In this data, count the lines in which "copy" appears and give only that number.

Material shown below:

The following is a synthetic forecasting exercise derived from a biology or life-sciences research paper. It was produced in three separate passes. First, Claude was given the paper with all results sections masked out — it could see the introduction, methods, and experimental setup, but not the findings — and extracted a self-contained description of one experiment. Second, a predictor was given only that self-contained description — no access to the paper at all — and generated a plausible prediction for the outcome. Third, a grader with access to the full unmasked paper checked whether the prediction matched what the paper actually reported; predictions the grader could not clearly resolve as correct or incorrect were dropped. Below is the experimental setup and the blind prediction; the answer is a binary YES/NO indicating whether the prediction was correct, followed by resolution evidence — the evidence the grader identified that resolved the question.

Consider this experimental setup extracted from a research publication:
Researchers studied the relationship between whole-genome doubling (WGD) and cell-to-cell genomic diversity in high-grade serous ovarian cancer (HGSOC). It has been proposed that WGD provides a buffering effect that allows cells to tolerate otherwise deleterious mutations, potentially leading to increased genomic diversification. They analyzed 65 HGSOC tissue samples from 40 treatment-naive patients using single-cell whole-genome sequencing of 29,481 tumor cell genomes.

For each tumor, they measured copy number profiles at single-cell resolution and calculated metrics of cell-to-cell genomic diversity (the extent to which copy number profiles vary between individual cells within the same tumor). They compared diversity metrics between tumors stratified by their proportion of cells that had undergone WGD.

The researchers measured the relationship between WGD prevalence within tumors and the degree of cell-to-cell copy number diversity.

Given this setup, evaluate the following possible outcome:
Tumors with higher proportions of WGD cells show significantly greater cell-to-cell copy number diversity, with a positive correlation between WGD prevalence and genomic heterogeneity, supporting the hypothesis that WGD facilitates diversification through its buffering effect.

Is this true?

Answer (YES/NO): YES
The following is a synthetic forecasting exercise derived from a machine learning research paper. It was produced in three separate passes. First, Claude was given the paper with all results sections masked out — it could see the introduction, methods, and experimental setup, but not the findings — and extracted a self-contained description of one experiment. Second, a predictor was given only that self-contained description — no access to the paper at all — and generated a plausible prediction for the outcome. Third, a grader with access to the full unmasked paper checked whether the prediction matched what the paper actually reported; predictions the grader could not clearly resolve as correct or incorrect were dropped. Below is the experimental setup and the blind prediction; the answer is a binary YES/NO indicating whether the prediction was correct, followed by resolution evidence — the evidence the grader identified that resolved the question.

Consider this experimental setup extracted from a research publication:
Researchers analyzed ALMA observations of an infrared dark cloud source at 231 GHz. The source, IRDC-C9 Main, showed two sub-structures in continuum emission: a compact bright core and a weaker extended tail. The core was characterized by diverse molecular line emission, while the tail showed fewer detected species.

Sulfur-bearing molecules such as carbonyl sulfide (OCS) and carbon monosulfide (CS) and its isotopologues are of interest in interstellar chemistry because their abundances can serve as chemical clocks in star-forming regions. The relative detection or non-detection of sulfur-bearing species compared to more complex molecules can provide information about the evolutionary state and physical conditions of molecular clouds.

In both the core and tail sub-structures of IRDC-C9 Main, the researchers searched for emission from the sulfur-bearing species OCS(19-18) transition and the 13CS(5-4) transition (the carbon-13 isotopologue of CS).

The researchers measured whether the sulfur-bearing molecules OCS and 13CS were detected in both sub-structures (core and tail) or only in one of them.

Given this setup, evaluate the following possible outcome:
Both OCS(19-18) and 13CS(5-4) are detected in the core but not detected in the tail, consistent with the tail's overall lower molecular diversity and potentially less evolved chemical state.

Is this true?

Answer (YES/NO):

End of Material shown.

■ **Task response**: 3